Exercise requirements ▸
Reproduce the data word for word, starting with the line containing "Is pixel 390" and going on through the line containing "6 centimetres", with both of those lines included.

Dataset excerpts ▸

..............................

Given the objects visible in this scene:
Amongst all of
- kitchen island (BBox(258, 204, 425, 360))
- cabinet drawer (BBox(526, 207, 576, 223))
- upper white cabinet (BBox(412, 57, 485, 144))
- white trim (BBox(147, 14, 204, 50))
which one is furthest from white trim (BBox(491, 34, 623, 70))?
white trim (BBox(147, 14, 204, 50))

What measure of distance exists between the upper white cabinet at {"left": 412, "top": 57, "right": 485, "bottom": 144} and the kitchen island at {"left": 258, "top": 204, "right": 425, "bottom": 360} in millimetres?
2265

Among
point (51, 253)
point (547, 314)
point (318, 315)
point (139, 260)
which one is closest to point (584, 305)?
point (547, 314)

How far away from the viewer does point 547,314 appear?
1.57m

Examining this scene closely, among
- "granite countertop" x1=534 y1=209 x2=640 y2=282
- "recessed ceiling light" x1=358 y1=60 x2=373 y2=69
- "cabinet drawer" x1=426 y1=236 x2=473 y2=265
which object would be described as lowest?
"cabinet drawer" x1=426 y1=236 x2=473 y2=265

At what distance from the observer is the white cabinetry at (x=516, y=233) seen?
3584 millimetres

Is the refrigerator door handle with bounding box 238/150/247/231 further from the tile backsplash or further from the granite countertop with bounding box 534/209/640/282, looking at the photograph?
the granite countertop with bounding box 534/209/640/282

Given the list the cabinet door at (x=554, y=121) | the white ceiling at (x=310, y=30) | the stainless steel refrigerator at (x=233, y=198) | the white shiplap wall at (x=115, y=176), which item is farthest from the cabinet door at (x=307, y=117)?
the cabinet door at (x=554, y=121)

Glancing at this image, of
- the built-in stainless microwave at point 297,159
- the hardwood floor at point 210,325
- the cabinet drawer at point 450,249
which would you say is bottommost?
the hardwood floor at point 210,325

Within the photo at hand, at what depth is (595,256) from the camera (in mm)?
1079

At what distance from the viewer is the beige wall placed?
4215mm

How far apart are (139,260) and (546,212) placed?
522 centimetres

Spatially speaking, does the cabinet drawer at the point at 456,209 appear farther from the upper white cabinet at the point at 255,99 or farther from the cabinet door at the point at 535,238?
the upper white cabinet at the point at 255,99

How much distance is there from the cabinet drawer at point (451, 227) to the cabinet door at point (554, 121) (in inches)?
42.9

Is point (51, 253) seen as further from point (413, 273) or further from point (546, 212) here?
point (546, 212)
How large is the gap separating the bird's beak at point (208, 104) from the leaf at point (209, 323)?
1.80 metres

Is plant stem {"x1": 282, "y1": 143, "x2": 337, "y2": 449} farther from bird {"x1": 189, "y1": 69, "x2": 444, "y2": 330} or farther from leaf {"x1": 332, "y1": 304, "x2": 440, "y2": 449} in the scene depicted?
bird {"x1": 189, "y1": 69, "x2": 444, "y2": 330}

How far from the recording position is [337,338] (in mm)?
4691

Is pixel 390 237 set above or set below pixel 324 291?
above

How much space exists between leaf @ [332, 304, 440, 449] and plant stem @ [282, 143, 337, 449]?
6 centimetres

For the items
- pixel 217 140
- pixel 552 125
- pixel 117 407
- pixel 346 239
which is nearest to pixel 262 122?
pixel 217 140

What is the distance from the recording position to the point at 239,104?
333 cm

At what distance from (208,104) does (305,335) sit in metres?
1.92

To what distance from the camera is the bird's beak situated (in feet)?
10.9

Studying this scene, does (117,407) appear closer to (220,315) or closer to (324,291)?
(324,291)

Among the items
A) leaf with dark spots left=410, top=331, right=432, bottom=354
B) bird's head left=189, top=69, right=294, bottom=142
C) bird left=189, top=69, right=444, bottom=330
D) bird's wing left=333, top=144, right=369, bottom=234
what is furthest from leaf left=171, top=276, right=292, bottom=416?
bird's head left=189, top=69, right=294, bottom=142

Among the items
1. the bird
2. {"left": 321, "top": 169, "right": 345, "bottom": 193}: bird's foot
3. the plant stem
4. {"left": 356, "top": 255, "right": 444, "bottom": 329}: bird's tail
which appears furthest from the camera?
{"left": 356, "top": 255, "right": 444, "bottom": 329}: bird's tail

..............................

Response below ▸
Is pixel 390 237 set above or set below pixel 324 291?
above

How much space exists between leaf @ [332, 304, 440, 449] and plant stem @ [282, 143, 337, 449]?
6 centimetres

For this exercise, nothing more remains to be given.